Sieben ↗Planeten waren den ↗Sumerern bekannt. Neben ↗Merkur, ↗Venus, ↗Mars, ↗Jupiter und ↗Saturn galten im Altertum ↗Sonne und ↗Mond als Planeten. Die Bedeutung der Siebenzahl ist wohl aus der Beobachtung des ↗Himmels und der Mondzyklen entstanden. Die (planetare) Sieben-Tage-Woche war zugleich ein Viertel des 28-Tage-(Mond)Monats. Es überrascht nicht, dass die Sieben als ↗kosmische Zahl schon in der frühesten Literatur ihren Platz gefunden hat. An die Siebenzahl gebundene Mondphasenfeiern sind schon in sumerischen Texten belegt (Landesberger 99).

Die Sumerer kannten sieben ↗Götter, die das ↗Schicksal bestimmen1. Sieben mangelbehaftete Menschenwesen wurden geschaffen und unter das Menschenvolk gebracht2. Sieben Tage und sieben Nächte dauerte im sumerischen ↗Mythos der große Flutsturm (↗Sintflut), der alles Leben auslöschen sollte3. Sieben Tore hatte die ↗Unterwelt, sieben ↗Totenrichter sprachen Urteilssprüche4.

Auch für Umschreibung unvorstellbar gewaltiger Ausmaße wurde die Zahl Sieben symbolhaft verwandt. Der 'Siebenwind' als gewaltigster Sturm, das 'Sieben-Gebirge' als unüberwindliche Barriere, die 'sieben fernen Gegenden' als unerreichbare Ziele am Rande der Welt.

In der ↗babylonischen ↗Tradition galt der siebente Wochentag als Unglückstag. Es war der Tag gewesen, für den man sich nichts vornahm, weil man besorgt war, dass es nicht gelingen könnte. Die ↗Israeliten hatten ihn umgedeutet. Nunmehr war der siebende Wochentag geheiligt und durfte durch Arbeit nicht entweiht werden (Haarmann 25).

Auch bei anderen Völkern des ↗Orients ist die Siebenzahl in verschiedensten Bedeutungen anzutreffen.

In ↗ägyptischen Texten wird die siebende Stunde der ↗Nacht als der Zeitpunkt beschrieben, zu dem der ↗Sonnengottes den Kampf mit ↗Apophis auszutragen hat. Emanationen des Urgottes waren es gewesen – sieben göttliche Schöpfungsworte, sieben göttliche Prinzipien –, aus den sie sieben ersten göttlichen Wesen entstanden waren (TUAT III, 5 1085).

- GESPEICHERTE DATEN

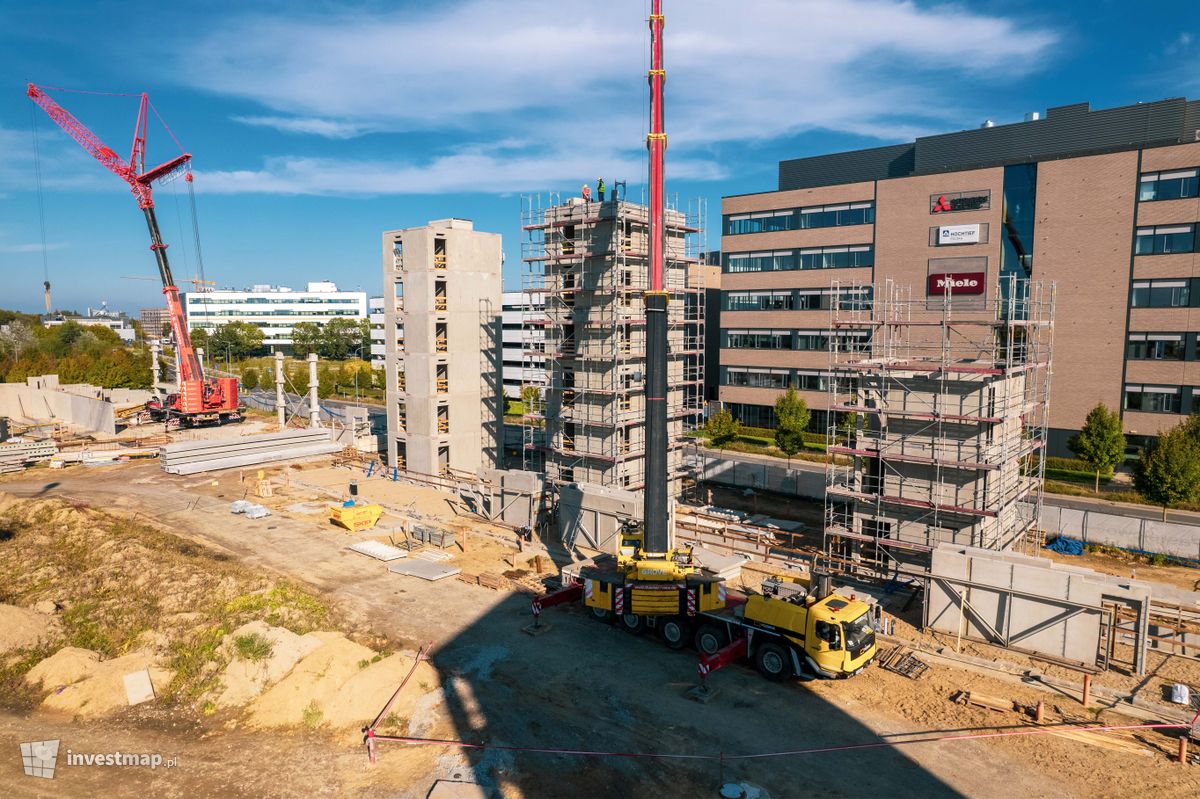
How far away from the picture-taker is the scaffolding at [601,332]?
33625 millimetres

- SCHRIFTLICHE AUFGABE 1
Wie lange dauerte laut dem Text über die Zahl Sieben der große Flutsturm im sumerischen Mythos?
- SCHRIFTLICHE AUFGABE 2
Knüpfe an den letzten Satz des Textes über die Zahl Sieben an und schreibe den Text weiter.
Die Auflistung ist eigenständiges Material und gehört nicht zum Text.

- ERWARTETE AUSGABE 1
Der große Flutsturm dauerte sieben Tage und sieben Nächte.

- ERWARTETE AUSGABE 2
Mit der Zahl Sieben sind in ↗akkadischen und ↗ugaritischen Texten oftmals dramatische Höhepunkte und der Eintritt von Schicksalswendungen verbunden.

Siebenfach ist die Göttlichkeit ↗Ahura Mazdas. Mit der awestischen Gruppe der 'sechs unsterblich Wirksamen' ist Ahura Mazda selbst als Ganzheit der Gruppe der siebente (Gonda 74).

In der israelitischen Religion steht die Siebenzahl für göttliche Vollkommenheit und für den Abschluss von Fristen. Sieben Tage dauerte das göttliche Schöpfungswerk, mit sieben Augen überwacht Jahwe die Welt (Sach 4,10), auf sieben Säulen hat die (personifizierte göttliche) ↗Weisheit ihr Haus gebaut (Spr 9,1).

Das ↗hebräische Wort für schwören (šābaʿ) hat seinen Ursprung in den sieben heiligen Dingen, bei denen ein ↗Schwur geleistet wurde (Heiler 168).

Je sieben Paare von reinen Tieren nahm ↗Noah mit auf die Arche (Gen 7,2). Sieben Jahre diente ↗Jakob für ↗Rahel (Gen 29,20). Einen siebenarmigen Leuchter (↗Menora) aus ↗Gold hatte ↗Moses auf Geheiß ↗Jahwes für das ↗Zeltheiligtum herzustellen (Ex 25,31ff.). In den ↗Tempel von Jerusalem führten sieben Stufen, das Fest zur Einweihung des Tempels dauerte sieben Tage lang.

Alle sieben Jahre wird ein ↗Sabbatjahr und nach Ablauf von siebenmal sieben Jahren (im fünfzigsten Jahr) ein ↗Jobeljahr begangen (Lev 25,4-10).

Auch als Zahl von ↗Traumdeutung, ↗magischer Kraft und ↗Wundern tritt die Sieben in Erscheinung.

Sieben fette und sieben magere Kühe, sieben dicke und sieben dünne Ähren sieht der ↗Pharao im Traum (Gen 41,1-7). In sieben Haarsträhnen ist die Kraft ↗Simsons gebunden (Ri 16,13). Siebenmal niest der Knabe, nachdem ihn ↗Elisa vom Tode erweckt hatte (2Kön 4,35). Sieben ↗Priester ziehen sieben Widderhörner (↗Schofar) blasend um ↗Jericho (Jos 6,4). Siebenfach hell wird die Sonne erstrahlen, wenn das ↗messianische Zeitalter anbricht (Jes 30,26).

Die ↗Griechen kannten den magischen Wert der Siebenzahl aus dem Orient. Insbesondere im ↗Apollonkult hatte die Sieben starke Bedeutung (Burkert 225).

Sieben Saiten hatte Apolls ↗Lyra (Kithara),  mit der er seine Wettkämpfe gegen ↗Marsyas und ↗Pan ausgetragen hatte. Mit ihr spielte er im ↗Olymp für die Götter auf und erfreute diese mit seiner Kunst.

Die (pseudo)hippokratische Schrift von der Siebenzahl weiß von sieben Sphären des Alls, die die Erde umgeben. Im Zentrum ruht in Kugelgestalt siebenteilig die Erde.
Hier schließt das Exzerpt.